Using the records that follow, reproduce exactly the lines starting at the line containing "Bond Villain HQs" and ending at the line containing "Indian Silver imports". Include both end lines and no pictures.

**Dataset entries**
————

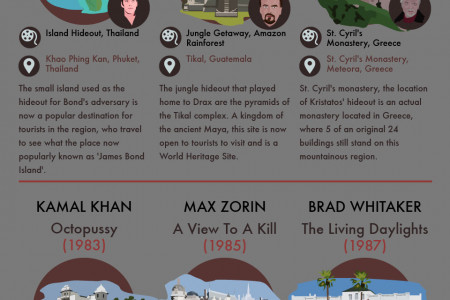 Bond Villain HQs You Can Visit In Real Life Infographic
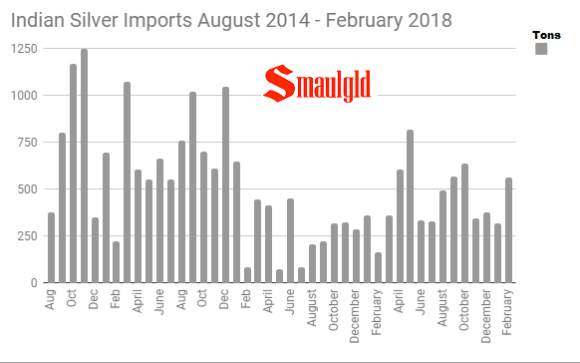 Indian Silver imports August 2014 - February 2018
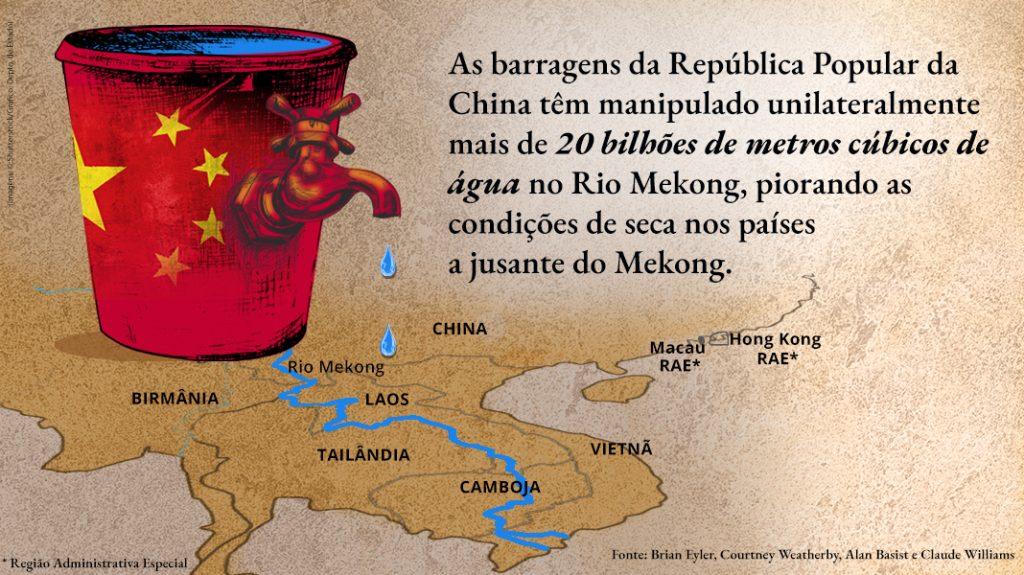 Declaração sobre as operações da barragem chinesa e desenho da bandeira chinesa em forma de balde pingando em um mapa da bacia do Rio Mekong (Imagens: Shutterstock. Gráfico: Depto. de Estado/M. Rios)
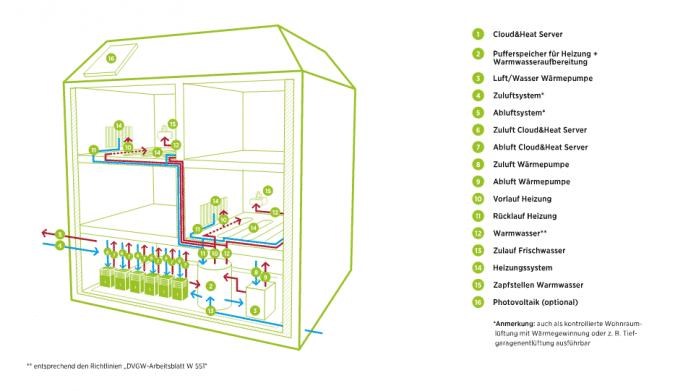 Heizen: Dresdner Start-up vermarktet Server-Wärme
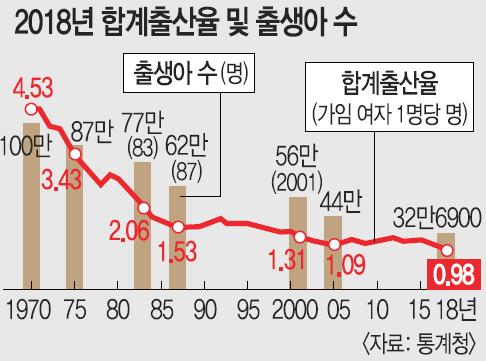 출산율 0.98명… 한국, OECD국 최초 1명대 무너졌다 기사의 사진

————

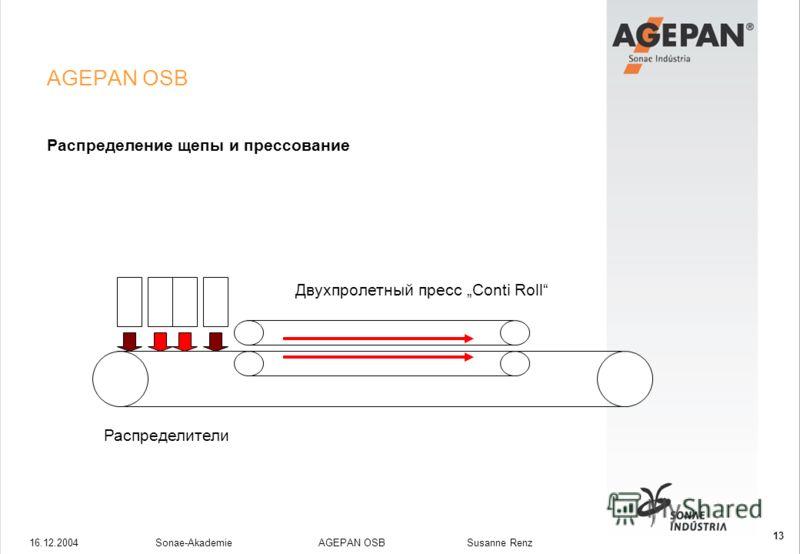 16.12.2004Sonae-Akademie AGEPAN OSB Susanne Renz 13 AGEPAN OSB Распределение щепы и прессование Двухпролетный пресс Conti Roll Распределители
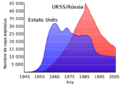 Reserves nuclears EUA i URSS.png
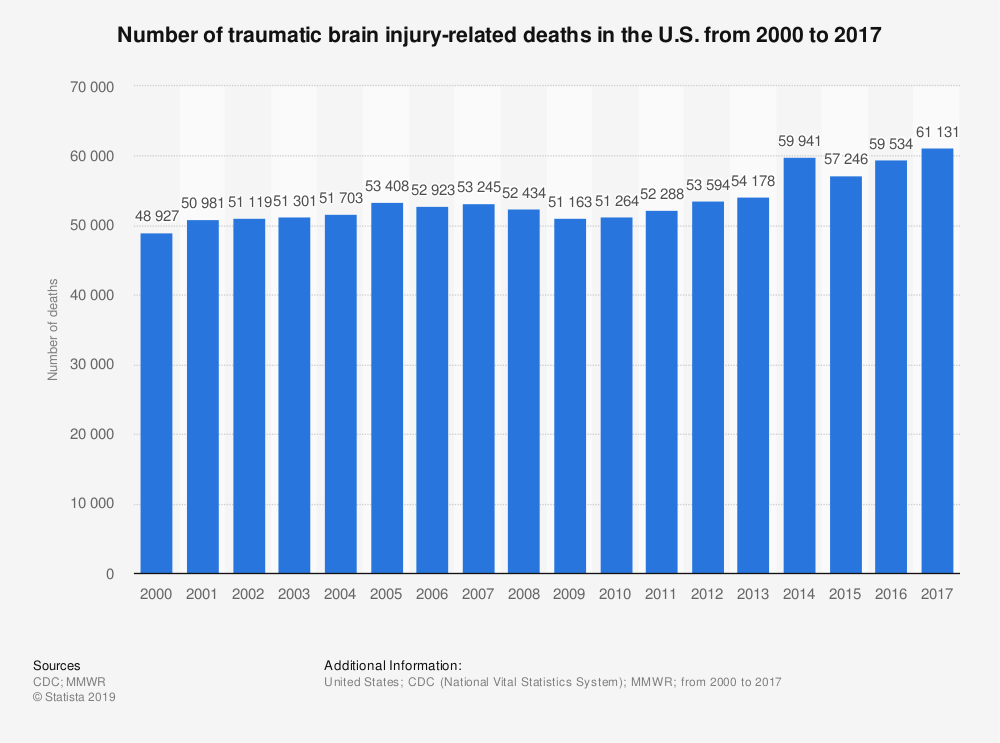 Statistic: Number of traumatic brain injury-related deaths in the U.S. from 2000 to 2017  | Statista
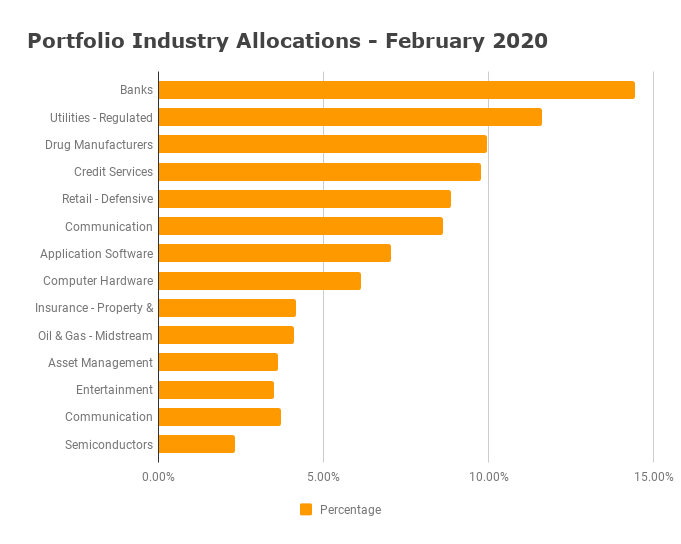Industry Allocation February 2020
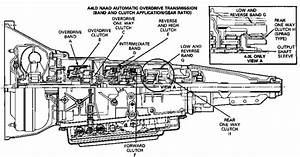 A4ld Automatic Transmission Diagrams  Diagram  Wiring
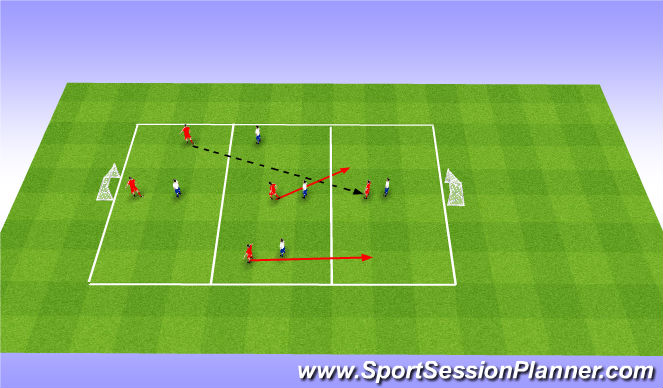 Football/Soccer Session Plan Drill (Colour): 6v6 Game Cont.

————

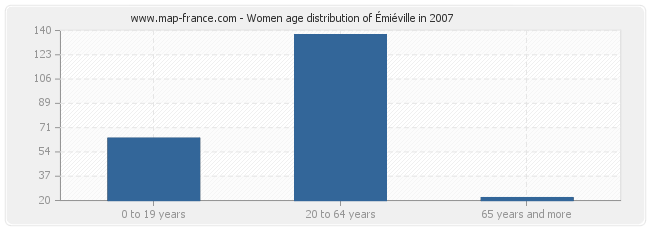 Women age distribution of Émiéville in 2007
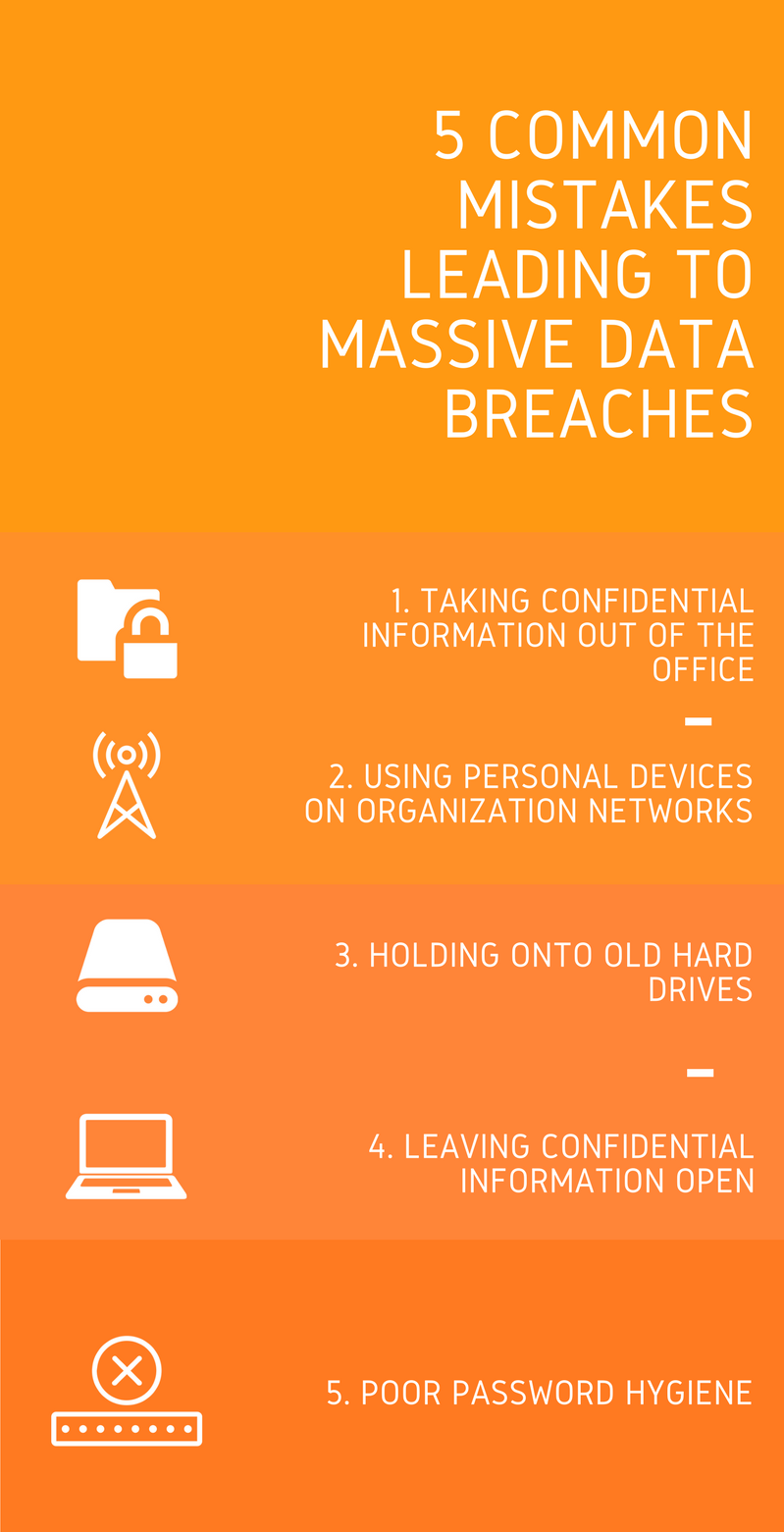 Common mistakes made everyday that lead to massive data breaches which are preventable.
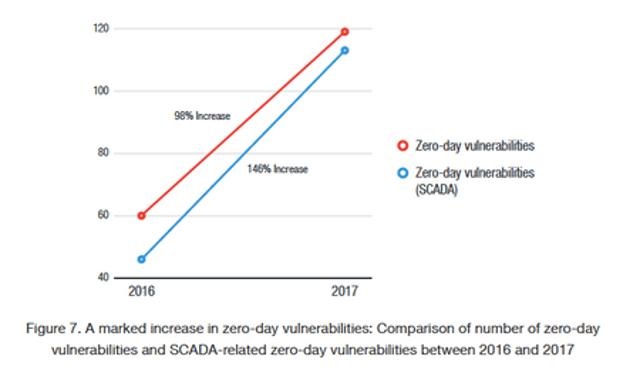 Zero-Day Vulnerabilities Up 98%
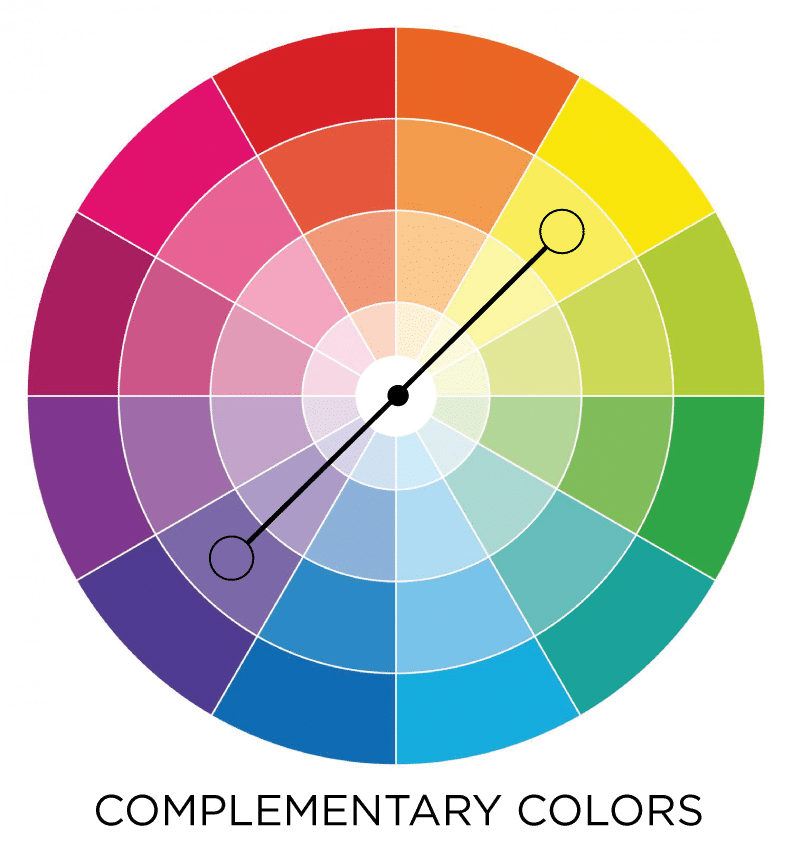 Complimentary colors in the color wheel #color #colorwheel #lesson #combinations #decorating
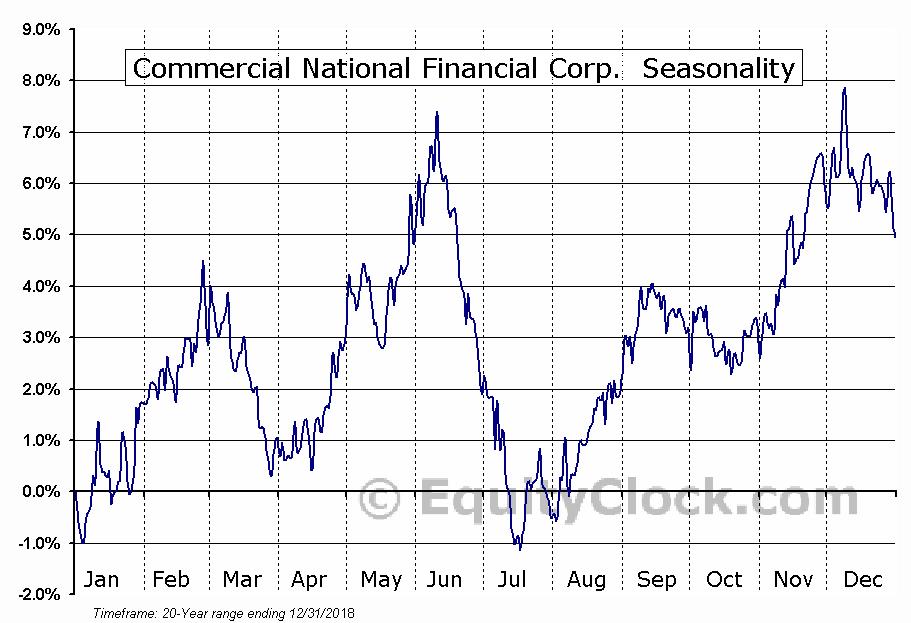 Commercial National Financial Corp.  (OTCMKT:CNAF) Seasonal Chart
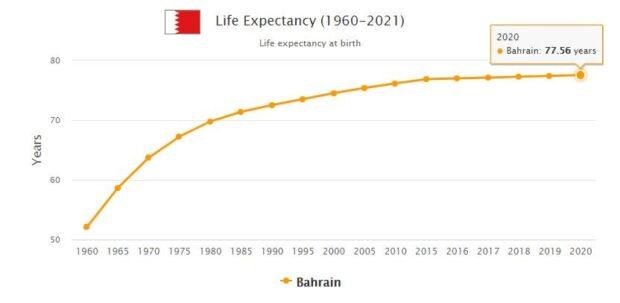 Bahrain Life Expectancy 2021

————

**Answer for this exercise**
 Bond Villain HQs You Can Visit In Real Life Infographic
 Indian Silver imports August 2014 - February 2018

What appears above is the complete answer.